Pelo menos dois aspectos ficaram evidentes na discussão sobre a liminar da “cura gay”. Primeiro, a própria expressão “cura gay” tem um enorme potencial de viralizar nas redes sociais. A prova é que ela não figura em nenhum documento oficial do embate. Não passa de um poderoso “meme” capaz de suprimir a capacidade crítica de muita gente. Segundo, definir um termo apenas em um campo do saber é desonestidade intelectual.
“Cura”, em termos médicos, depende de uma etiologia (critérios objetivos) e nem sempre se remete a uma solução definitiva. Em psicopatologia os critérios são obscuros, mas não menos importantes e observáveis, por isso de difícil classificação. Mais difícil ainda se falar em cura, mesmo com todos os estudos e avanços em saúde mental que já se conhecem. A comunidade científica e o senso comum sabem que distúrbios mentais graves, lesões cerebrais e má formação na região cerebral não têm reversão, mas pode haver controle dependendo do grau de comprometimento. Nestes termos, homossexualidade não é doença, e sim uma questão de identidade.

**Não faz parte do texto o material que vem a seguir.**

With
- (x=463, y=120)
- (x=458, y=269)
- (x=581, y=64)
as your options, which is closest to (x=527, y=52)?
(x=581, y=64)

Estabelecer a identidade sobre os afetos não é o único caminho, nem o mais importante
Historicamente, instituições clássicas como a família e a educação forneciam sentido de identidade, mas elas estão terrivelmente fragmentadas e em ruínas. Numa sociedade pluralista, há tantos caminhos possíveis para se determinar a identidade que é comum as pessoas se perderem por eles. Estabelecer a identidade sobre os afetos não é o único caminho, nem o mais importante. Identidade é a coerência interna com algo que nos é dado e que nos confere o sentido do que devemos ser e fazer no mundo. Os valores morais, a capacidade de distinguir entre o bem e o mal. As narrativas em que nos inspiramos para construir nossas referências. Quem nunca desejou exercer a profissão dos pais ou de ser igual a uma figura ilustre da história? A capacidade humana de ter domínio sobre a criação, realizar projetos e transformar o mundo à sua volta: o trabalho é fonte de identidade. A necessidade de amor humano: quanto mais nos aproximamos da realidade do amor, mais nossa coerência interna se organiza.
O Conselho Federal de Psicologia erra em muitos aspectos ao tomar como verdade única um discurso ideológico, impondo-o aos profissionais que representa e à sociedade. Ele fere o próprio código de ética, no seu artigo 2.º, pois está “induzindo a convicções políticas e ideológicas”, além de estar usurpando um princípio fundamental do código, que é “não considerar as relações de poder no contexto de sua atuação”. Ao determinar que a identidade de um sujeito não pode ser construída fora do âmbito da sexualidade, como alegam os movimentos LGBT, por exemplo, o CFP está equivocadamente desprezando outros saberes consolidados na história da humanidade, impondo indevidamente seu poder de representatividade. Desqualificar profissionais da área usando apenas este argumento falacioso da “cura gay” é, no mínimo, desonestidade ou, na melhor das hipóteses, incompetência.
Lamento como a questão tem sido apresentada à sociedade. Aos 55 anos, a reputação da psicologia no Brasil se reduziu a defender lutas de determinadas classes, e não direitos humanos. As contribuições da psicologia deveriam ir além dos modos como se vive a sexualidade, até porque ela não é a única que tem algo a dizer sobre este campo complexo cheio de variáveis.